WHAT THE EXERCISE ASKS:
Extend the passage on cyber risk, picking up right after its final sentence.

Cyber risk can be grouped broadly into risks:

Operational cyber risk
Concerns the risk to business continuity if organisations are denied their electronic systems.

Data risk
Never before have organisations been able to hold and transfer so much data with such speed and ease. A significant part of information cyber risk relates to the growing legal regulations and sanctions associated with data.

Financial Cyber Crime
Committed by hacking/spoofing communications such as fund transfer requests, interfering with website payment links

Nowadays, virtually every organisation operates electronically in some way to perform its key services, maintain an online profile, and manage the back office requirements such as accounts, payroll.

It is important to note that cyber risks are not limited to hacking incidents. Exposure to such risks can arise from employee and software errors.

Back in 2015, the Information Commissioner’s announced an investigation into claims that an 87-year-old man’s personal details were sold or passed on by charities up to 200 times. Although many people back then may not have considered this to be a ‘cyber’ incident, with GDPR being implemented last year, this is now considered a major breach, which if it were to occur today could see organisations facing fines of up to €20 million or 4% of their annual turnover, and civil claims brought by each of those affected.

Digital data therefore comes with increasing legal and reputational risk.

Claims examples:
• Stolen laptop – data breach and ICO fine?
• Website vulnerability - caused data breach and ICO fine?
• Charity website defaced – PR incident in national press?
• Ransomware attack?
• Data breach by service user who had access to employee’s phone & apps?
• Accidental email – sensitive data sent to wrong recipient ?

Health & social care providers

Hans Allnutt, partner specialist at the solicitors DAC Beachcroft, explains that "further legal requirements for organisations providing or supporting health, public health and adult social care services arise out of the Health & Social Care Information Centre’s checklist, published in May 2015".

This includes guidance for reporting, managing and investigating cyber security incidents requiring serious incidents to be reported to the Department of Health and the ICO.

Managing cyber risks

The UK Department for Digital, Culture, Media and Sport reports that 42% of charities have sought information, advice or guidance on cyber matters in 2018.
Organisations should continue to look into which preventive (risk management) measures they can effectively use, just as they protect the security of their buildings and property assets.

DATA LINES:
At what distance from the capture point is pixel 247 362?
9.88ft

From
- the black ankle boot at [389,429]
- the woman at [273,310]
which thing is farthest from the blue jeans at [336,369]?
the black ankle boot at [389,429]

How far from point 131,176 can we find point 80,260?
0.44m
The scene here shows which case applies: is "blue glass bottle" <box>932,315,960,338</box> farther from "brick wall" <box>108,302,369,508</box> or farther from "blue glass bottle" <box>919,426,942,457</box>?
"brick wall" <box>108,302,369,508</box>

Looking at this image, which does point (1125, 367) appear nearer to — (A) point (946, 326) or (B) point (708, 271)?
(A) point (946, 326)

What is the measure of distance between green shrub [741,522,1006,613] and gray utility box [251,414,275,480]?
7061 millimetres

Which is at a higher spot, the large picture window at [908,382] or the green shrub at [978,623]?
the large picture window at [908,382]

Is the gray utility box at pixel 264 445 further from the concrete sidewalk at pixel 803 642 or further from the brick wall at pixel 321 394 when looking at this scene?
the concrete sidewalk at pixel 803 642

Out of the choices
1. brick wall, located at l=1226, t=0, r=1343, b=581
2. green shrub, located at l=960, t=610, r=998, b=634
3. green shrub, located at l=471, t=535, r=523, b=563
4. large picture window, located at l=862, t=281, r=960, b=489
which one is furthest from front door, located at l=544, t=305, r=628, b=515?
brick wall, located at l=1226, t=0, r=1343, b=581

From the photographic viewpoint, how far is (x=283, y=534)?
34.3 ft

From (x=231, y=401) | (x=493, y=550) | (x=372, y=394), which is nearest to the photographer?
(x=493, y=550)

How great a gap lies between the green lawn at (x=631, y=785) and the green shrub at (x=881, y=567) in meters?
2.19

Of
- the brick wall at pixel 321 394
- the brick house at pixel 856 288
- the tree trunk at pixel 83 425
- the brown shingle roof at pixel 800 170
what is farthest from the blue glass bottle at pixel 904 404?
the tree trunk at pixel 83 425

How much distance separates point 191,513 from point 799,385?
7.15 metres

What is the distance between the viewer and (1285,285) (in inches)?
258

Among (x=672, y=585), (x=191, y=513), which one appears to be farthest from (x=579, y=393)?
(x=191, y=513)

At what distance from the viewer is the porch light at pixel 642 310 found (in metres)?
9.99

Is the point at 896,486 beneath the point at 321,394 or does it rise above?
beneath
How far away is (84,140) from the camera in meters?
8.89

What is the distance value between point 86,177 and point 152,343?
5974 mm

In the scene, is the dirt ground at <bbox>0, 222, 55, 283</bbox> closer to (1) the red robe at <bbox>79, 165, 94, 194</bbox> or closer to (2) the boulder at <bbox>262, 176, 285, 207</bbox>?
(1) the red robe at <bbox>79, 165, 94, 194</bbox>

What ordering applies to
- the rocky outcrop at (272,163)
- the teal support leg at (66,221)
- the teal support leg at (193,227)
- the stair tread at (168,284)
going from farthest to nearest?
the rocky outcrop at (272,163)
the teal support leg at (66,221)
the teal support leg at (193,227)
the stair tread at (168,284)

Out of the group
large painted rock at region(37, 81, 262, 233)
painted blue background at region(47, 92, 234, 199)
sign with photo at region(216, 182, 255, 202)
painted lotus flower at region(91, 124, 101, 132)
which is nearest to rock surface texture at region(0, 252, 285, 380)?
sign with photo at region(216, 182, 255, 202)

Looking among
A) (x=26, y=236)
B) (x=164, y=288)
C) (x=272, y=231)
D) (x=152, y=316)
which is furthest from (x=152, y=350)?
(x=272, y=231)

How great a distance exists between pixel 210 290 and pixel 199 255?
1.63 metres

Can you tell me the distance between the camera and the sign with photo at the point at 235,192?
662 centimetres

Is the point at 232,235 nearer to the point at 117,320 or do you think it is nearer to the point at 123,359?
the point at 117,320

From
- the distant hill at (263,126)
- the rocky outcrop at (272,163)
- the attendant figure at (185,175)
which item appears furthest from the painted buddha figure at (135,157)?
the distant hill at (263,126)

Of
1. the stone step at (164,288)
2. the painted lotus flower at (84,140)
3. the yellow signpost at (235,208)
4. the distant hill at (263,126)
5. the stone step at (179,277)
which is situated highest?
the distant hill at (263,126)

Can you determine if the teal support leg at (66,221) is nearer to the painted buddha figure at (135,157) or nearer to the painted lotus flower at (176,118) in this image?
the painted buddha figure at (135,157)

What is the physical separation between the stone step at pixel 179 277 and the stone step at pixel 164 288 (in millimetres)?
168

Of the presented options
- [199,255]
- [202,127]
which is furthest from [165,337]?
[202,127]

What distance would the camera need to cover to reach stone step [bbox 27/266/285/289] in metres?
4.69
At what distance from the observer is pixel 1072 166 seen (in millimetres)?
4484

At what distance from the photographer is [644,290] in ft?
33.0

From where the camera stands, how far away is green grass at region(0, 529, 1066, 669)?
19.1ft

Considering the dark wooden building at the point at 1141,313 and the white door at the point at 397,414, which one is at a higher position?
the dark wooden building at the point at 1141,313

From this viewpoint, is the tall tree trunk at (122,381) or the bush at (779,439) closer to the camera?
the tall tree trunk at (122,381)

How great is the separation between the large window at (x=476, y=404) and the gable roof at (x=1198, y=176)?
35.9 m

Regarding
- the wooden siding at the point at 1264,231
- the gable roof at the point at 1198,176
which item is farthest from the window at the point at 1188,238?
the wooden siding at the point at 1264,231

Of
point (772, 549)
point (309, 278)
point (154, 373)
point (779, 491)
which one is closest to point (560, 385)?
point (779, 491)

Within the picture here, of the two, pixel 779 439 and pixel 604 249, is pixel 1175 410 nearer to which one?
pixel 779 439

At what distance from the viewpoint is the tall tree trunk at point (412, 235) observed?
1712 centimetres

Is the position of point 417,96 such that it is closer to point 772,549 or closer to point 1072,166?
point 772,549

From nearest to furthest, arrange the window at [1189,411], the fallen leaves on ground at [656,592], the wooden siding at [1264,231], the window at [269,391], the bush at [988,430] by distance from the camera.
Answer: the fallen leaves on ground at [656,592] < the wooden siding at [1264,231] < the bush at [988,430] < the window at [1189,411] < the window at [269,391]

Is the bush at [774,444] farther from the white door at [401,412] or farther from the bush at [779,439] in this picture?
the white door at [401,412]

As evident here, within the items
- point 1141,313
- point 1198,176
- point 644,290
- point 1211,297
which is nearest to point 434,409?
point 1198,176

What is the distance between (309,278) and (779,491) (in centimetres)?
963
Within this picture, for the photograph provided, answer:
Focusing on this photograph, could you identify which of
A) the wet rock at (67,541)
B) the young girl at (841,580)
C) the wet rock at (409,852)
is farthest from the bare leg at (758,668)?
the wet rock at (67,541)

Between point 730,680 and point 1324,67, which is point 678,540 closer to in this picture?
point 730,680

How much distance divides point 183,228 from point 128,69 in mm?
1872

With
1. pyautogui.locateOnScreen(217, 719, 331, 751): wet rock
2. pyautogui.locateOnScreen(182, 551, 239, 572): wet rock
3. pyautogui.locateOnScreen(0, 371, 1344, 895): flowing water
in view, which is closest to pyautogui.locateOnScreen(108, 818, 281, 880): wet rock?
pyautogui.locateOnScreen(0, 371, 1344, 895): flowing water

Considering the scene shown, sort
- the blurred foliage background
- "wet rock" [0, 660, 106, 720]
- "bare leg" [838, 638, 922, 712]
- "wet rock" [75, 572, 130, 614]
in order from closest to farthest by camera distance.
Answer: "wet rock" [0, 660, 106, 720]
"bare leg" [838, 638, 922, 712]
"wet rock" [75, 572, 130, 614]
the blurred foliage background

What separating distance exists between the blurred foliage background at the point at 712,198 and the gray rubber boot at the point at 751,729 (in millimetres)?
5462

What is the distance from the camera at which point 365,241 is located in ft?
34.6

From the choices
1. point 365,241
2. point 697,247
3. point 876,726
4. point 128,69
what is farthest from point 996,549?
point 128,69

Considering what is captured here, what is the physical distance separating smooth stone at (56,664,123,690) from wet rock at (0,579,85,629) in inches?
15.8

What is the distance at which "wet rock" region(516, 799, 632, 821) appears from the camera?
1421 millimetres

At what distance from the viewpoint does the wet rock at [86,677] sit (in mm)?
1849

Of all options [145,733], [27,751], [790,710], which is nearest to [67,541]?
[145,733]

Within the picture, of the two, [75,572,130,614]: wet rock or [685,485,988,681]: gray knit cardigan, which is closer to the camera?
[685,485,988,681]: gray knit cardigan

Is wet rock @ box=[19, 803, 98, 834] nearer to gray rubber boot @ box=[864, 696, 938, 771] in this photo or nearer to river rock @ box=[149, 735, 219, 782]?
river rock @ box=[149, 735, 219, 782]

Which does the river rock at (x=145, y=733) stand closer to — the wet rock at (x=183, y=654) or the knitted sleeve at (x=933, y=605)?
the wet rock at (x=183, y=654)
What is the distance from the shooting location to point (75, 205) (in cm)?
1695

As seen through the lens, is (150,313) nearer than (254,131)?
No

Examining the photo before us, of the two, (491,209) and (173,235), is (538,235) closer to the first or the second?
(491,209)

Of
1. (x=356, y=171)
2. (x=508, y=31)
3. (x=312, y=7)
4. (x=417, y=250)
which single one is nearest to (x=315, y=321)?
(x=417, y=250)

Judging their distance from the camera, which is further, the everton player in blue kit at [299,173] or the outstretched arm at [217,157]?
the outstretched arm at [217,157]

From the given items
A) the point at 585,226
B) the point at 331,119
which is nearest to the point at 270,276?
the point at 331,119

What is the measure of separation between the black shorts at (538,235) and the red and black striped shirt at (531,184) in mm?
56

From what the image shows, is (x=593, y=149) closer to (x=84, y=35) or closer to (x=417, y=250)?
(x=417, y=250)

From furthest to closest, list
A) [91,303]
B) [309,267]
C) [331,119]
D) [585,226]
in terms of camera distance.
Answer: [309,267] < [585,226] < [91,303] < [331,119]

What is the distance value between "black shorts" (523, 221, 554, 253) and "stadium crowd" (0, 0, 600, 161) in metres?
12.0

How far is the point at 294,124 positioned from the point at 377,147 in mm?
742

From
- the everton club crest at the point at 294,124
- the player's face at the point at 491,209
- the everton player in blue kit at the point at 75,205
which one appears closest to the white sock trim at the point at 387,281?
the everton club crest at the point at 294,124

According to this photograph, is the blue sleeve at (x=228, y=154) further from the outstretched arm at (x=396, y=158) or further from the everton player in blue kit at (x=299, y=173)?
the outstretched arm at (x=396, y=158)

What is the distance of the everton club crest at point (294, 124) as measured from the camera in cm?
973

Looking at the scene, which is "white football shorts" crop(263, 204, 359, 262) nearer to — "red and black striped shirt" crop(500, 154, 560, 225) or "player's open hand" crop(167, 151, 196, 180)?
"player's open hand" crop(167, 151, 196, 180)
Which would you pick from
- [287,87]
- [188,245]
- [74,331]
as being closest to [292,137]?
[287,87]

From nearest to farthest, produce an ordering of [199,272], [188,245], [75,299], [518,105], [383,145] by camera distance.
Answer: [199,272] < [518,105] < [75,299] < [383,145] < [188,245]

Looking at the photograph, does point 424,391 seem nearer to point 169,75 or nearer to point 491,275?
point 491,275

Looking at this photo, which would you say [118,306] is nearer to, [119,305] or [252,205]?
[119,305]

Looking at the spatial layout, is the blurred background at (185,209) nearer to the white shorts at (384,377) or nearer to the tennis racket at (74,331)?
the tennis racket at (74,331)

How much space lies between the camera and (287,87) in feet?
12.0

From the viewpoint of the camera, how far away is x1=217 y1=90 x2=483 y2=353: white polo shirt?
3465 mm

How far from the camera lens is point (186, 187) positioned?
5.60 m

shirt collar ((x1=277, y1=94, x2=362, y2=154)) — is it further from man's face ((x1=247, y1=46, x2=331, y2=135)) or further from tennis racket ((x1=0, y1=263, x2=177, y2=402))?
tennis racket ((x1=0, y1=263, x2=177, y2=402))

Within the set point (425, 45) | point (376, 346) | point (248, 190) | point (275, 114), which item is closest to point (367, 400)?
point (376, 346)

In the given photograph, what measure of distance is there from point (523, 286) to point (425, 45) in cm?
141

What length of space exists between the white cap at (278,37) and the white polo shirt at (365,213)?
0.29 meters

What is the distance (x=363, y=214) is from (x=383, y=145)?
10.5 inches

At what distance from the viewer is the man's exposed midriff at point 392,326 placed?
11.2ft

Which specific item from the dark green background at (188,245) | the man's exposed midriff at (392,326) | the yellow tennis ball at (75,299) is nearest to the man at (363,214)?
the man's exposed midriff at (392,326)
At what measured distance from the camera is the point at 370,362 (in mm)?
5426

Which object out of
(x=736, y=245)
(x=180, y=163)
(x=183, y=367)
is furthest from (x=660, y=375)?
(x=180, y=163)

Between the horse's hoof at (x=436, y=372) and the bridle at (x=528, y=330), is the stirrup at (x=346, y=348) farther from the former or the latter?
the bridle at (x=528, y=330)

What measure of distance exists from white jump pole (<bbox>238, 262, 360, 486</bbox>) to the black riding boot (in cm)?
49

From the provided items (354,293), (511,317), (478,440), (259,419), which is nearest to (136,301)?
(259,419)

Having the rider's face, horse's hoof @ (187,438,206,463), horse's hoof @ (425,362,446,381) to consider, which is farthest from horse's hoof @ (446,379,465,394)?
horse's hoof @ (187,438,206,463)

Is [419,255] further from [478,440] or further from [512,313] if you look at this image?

TASK OUTPUT:
However, many of the prevailing issues are simply not preventable risks, and are becoming fuelled by dependency on IT, GDPR legislation, and a compensation culture around privacy.

Specialist cyber insurance policies offer policyholders a combination of:
• Incident management – access to legal, cyber and PR experts in the event of an incident
• Your own costs including business interruption or loss of data 
• Claims against you following an incident

An effective insurance policy will help charities, not-for-profit and care organisations to respond to cyber incidents and add confidence to other parties to whom they provide services for, or handle data.

Case study

The financial, reputational and legal exposures of digital data to charities were highlighted when the ICO fined the British Pregnancy Advice Service £200,000 on 28 February 2014.

Like many charities, the BPAS held personal and sensitive data.
Information belonging to 9,900 people who had approached the charity for advice was stolen by a hacker activist who threatened to release the information.

The BPAS was not aware it was storing the information, highlighting the difficulty that organisations face in tracking and controlling the information they process.
The ICO found they had failed to adopt appropriate technical and organisational measures. Despite the fine, the BPAS’s actions were commended by the ICO. The BPAS voluntarily reported the incident and cooperated with the ICO, and it took steps to protect potentially affected data subjects.

All third sector organisations should ask themselves what they would do before, during, and after suffering a similar incident and should prepare accordingly.